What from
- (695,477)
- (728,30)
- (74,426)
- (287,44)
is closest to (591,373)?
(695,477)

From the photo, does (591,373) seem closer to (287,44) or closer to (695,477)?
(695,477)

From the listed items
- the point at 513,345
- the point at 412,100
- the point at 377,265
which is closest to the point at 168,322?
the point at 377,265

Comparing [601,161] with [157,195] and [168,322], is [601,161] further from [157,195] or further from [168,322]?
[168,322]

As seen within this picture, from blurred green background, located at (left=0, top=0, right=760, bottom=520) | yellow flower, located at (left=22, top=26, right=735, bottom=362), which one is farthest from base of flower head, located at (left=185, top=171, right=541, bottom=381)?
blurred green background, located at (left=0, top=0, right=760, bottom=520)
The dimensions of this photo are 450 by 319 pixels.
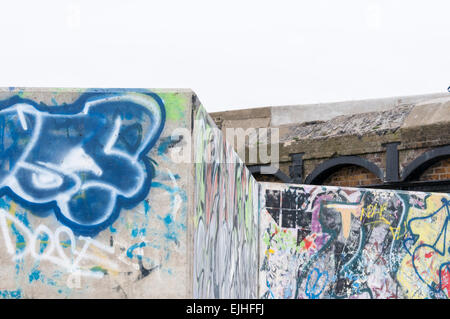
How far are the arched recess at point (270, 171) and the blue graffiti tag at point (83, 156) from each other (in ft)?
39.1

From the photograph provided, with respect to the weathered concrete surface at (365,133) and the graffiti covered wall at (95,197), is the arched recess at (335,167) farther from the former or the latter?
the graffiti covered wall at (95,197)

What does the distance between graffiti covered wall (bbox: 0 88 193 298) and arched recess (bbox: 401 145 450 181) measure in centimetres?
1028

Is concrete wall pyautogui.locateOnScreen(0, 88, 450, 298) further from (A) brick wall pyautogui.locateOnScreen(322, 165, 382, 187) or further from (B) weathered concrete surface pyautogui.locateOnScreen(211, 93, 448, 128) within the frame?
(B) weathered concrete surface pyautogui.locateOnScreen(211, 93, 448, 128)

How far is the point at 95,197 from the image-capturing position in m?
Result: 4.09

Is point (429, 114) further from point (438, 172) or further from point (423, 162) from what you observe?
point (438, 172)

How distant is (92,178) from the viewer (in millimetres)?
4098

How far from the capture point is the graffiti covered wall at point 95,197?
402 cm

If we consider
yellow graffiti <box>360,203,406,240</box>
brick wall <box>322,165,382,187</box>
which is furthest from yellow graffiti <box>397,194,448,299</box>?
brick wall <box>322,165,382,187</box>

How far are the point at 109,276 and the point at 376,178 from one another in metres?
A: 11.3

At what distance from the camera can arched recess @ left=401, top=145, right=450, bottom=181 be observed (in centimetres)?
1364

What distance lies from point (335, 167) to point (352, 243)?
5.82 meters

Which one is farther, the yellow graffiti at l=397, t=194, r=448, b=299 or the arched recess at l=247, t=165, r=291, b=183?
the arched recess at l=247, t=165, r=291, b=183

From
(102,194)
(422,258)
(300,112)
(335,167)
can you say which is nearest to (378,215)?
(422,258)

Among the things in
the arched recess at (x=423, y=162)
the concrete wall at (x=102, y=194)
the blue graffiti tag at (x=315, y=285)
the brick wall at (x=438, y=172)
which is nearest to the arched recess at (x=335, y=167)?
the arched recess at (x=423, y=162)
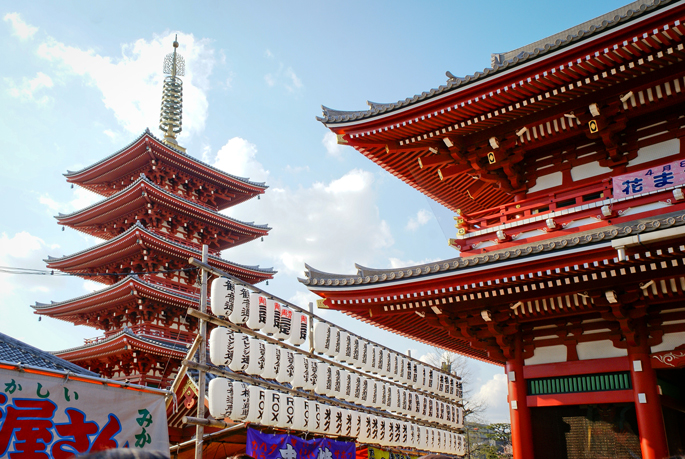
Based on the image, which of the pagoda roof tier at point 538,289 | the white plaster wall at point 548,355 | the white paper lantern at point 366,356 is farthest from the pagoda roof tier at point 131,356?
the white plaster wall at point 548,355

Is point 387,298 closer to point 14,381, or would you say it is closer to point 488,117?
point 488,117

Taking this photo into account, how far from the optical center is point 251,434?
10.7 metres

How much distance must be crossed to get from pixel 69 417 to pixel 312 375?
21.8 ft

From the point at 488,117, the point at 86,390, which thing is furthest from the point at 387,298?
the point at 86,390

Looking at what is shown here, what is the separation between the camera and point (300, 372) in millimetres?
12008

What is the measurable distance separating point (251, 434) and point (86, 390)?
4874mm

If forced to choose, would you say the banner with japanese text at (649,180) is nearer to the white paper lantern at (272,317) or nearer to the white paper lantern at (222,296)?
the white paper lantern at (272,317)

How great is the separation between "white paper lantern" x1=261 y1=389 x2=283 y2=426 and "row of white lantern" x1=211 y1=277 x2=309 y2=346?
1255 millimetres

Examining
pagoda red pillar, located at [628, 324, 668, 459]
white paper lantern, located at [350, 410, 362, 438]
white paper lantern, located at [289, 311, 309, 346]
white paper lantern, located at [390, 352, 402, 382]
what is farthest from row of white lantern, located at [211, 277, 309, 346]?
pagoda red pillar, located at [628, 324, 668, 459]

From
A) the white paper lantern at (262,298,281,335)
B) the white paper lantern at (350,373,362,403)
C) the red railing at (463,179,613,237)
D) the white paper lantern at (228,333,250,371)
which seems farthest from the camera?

- - -

Goal: Please copy out all of the data above word for word, leaving out the pictures.

Result:
What from
- (695,477)
- (728,30)
- (74,426)
- (287,44)
is closest to (591,373)?
(695,477)

From the photo, does (591,373) seem closer to (287,44) or closer to (695,477)?
(695,477)

From the listed items
- the point at 513,345
- the point at 412,100
- the point at 377,265
which is closest to the point at 168,322?
the point at 377,265

Comparing [601,161] with [157,195] and [168,322], is [601,161] further from [157,195] or further from [168,322]?
[168,322]

As seen within this picture, from blurred green background, located at (left=0, top=0, right=760, bottom=520) | yellow flower, located at (left=22, top=26, right=735, bottom=362), which one is farthest from base of flower head, located at (left=185, top=171, right=541, bottom=381)?
blurred green background, located at (left=0, top=0, right=760, bottom=520)
The dimensions of this photo are 450 by 319 pixels.
How far are the arched recess at point (270, 171) and the blue graffiti tag at point (83, 156) from each other (in ft)?
39.1

From the photograph provided, with respect to the weathered concrete surface at (365,133) and the graffiti covered wall at (95,197), is the arched recess at (335,167) farther from the former or the latter?
the graffiti covered wall at (95,197)

What does the distance between graffiti covered wall (bbox: 0 88 193 298) and arched recess (bbox: 401 145 450 181) measure in centimetres?
1028

Is concrete wall pyautogui.locateOnScreen(0, 88, 450, 298) further from (A) brick wall pyautogui.locateOnScreen(322, 165, 382, 187) or further from (B) weathered concrete surface pyautogui.locateOnScreen(211, 93, 448, 128) within the frame?
(B) weathered concrete surface pyautogui.locateOnScreen(211, 93, 448, 128)

How far is the point at 95,197 from the image-capturing position in m?
Result: 4.09

Is point (429, 114) further from point (438, 172) or further from point (423, 162) from what you observe?
point (438, 172)

How distant is (92,178) from the viewer (in millimetres)?
4098

How far from the capture point is the graffiti covered wall at point 95,197?
402 cm

If we consider
yellow graffiti <box>360,203,406,240</box>
brick wall <box>322,165,382,187</box>
which is furthest from yellow graffiti <box>397,194,448,299</box>?
brick wall <box>322,165,382,187</box>

How far are the point at 109,276 and the point at 376,178 from one another in metres?
A: 11.3

At what distance from the camera can arched recess @ left=401, top=145, right=450, bottom=181 be observed (in centimetres)?
1364

What distance lies from point (335, 167) to point (352, 243)?
5.82 meters

Which one is farther, the yellow graffiti at l=397, t=194, r=448, b=299 or the arched recess at l=247, t=165, r=291, b=183?
the arched recess at l=247, t=165, r=291, b=183

From
(102,194)
(422,258)
(300,112)
(335,167)
can you say which is nearest to (378,215)?
(422,258)

Among the things in
the arched recess at (x=423, y=162)
the concrete wall at (x=102, y=194)
the blue graffiti tag at (x=315, y=285)
the brick wall at (x=438, y=172)
which is nearest to the arched recess at (x=335, y=167)?
the arched recess at (x=423, y=162)
Based on the image, which of the pagoda roof tier at point 538,289 | the white plaster wall at point 548,355 | the white paper lantern at point 366,356 is farthest from the pagoda roof tier at point 131,356?
the white plaster wall at point 548,355

Is point 387,298 closer to point 14,381, or would you say it is closer to point 488,117?
point 488,117

Taking this photo into account, how far from the optical center is point 251,434?
10.7 metres

How much distance must be crossed to get from pixel 69 417 to pixel 312 375?
21.8 ft

From the point at 488,117, the point at 86,390, which thing is furthest from the point at 387,298?
the point at 86,390

Looking at what is shown here, what is the separation between the camera and point (300, 372) in millimetres?
12008

What is the measurable distance separating point (251, 434) and point (86, 390)?
4874mm

If forced to choose, would you say the banner with japanese text at (649,180) is nearer to the white paper lantern at (272,317) or nearer to the white paper lantern at (222,296)?
the white paper lantern at (272,317)

How great is the separation between "white paper lantern" x1=261 y1=389 x2=283 y2=426 and "row of white lantern" x1=211 y1=277 x2=309 y2=346?
1255 millimetres

Examining
pagoda red pillar, located at [628, 324, 668, 459]
white paper lantern, located at [350, 410, 362, 438]
white paper lantern, located at [289, 311, 309, 346]
white paper lantern, located at [390, 352, 402, 382]
what is farthest from row of white lantern, located at [211, 277, 309, 346]?
pagoda red pillar, located at [628, 324, 668, 459]

From
A) the white paper lantern at (262,298,281,335)
B) the white paper lantern at (350,373,362,403)
C) the red railing at (463,179,613,237)
D) the white paper lantern at (228,333,250,371)
which seems farthest from the camera?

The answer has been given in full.